Monday, May 28, 2007

Mengenang Setahun Gempa Yogya

Tangan Tuhan di Tengah Bencana

Gempa 5,9 skala Richter yang meluluhlantakkan wilayah DIY dan sebagian kabupaten Klaten, Jawa Tengah, 27 Mei lalu, tidak hanya menyisakan duka mendalam, tetapi juga cerita-cerita keajaiban tengan Tuhan yang menyelamatkan hamba-hamba yang dikehendakinya.

Hari masih pagi ketika pesantren Al-Imam, Wonokromo, Pleret, Bantul, tampak rapi dan penuh hiasan warna warni. Hari itu Nyai Hj. Istijabah, sesepuh pesantren, akan menyelenggarakan acara ngundhuh mantu salah satu kemenakannya. Maka semua pengajian diliburkan dan seluruh santri dikerahkan untuk membantu perhelatan tersebut.

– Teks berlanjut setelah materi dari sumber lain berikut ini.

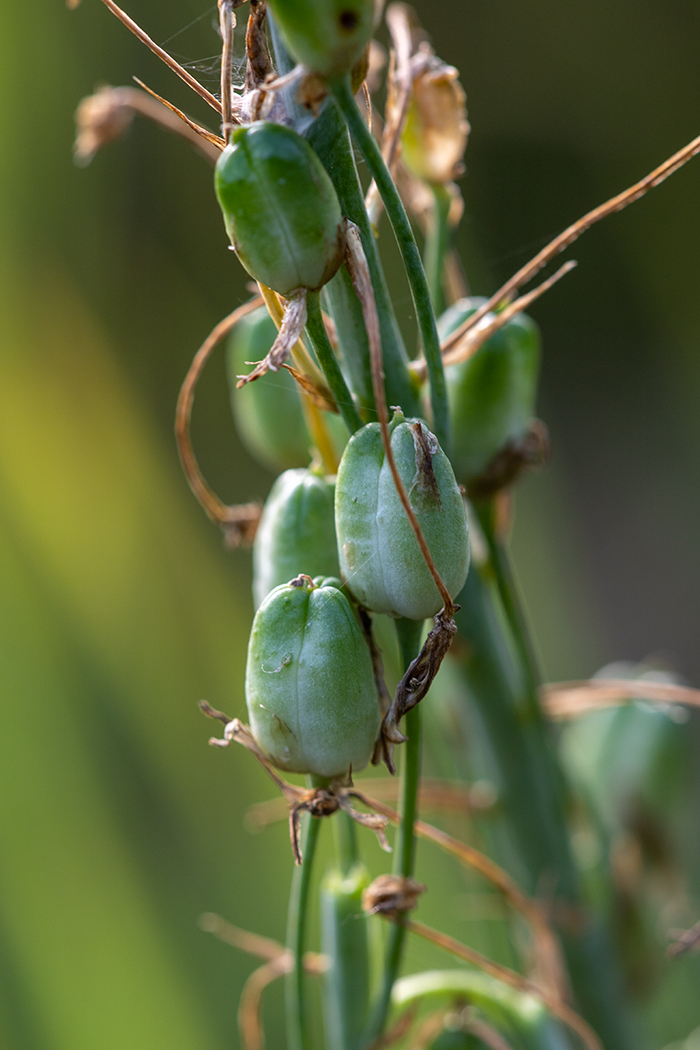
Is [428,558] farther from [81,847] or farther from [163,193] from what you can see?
[163,193]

Namun, ketika taplak meja baru saja digelar dan makanan baru saja dimasukkan kotak tiba-tiba bumi bergetar hebat. Kontan saja barisan meja kursi terjungkal, mengiringi runtuhnya dinding timur asrama pesantren. Antara kaget dan terkesima para seluruh penghuni pesantren berhamburan keluar. Menyusul kemudian separuh bangunan mushala, yang sedianya akan menjadi lokasi pelaminan, ikut luruh ke bumi. Jerit ketakutan dan pekik takbir segera saja terdengar bersahutan.

Meski tak sampai satu menit, murka alam pagi itu telah merubah 70 persen bangunan pesantren yang telah berusia lebih dari 90 tahun itu menjadi puing-puing. Para santri terbengong-bengong melihat kamar dan barang miliknya tertimbun reruntuhan asrama. Beruntung dalam musibah nasional tersebut tidak ada satu pun keluarga pesantren yang menjadi korban.

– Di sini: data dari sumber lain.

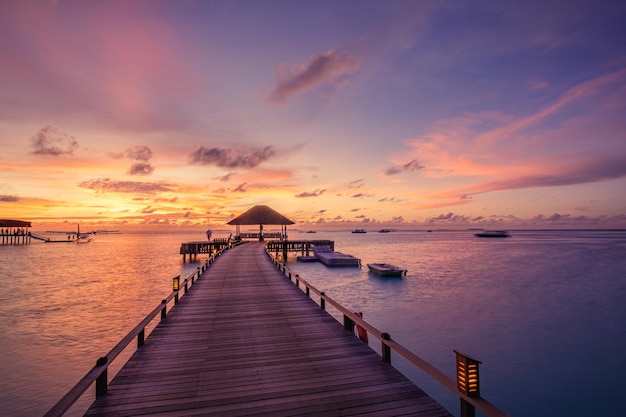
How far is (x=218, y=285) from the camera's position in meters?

Isak tangis semakin deras ketika tak lama kemudian rombongan besan dari Purworejo tiba di lokasi resepsi. Mereka terbengong-bengong melihat keadaan tuan rumah yang berantakan. Bahkan ketika turun dari mobil, para tamu sempat disambut gempa susulan yang cukup besar. Meski keadaan pesantren luluh lantak, acara ngundhuh mantu hari tetap berlanjut. Dengan sisa jamuan yang masih bisa diselamatkan, para tamu itu diterima di halaman pesantren, di bawah rindangnya pohon durian.

Hingga saat ini, keluarga Nyai Hj. Istijabah masih tinggal di tenda darurat yang didirikan di halaman pesantren. Di tenda itu pula keluarga ndalem lainnya memasak dan beristirahat, sambil menanti kepastian bahwa keadaan telah aman.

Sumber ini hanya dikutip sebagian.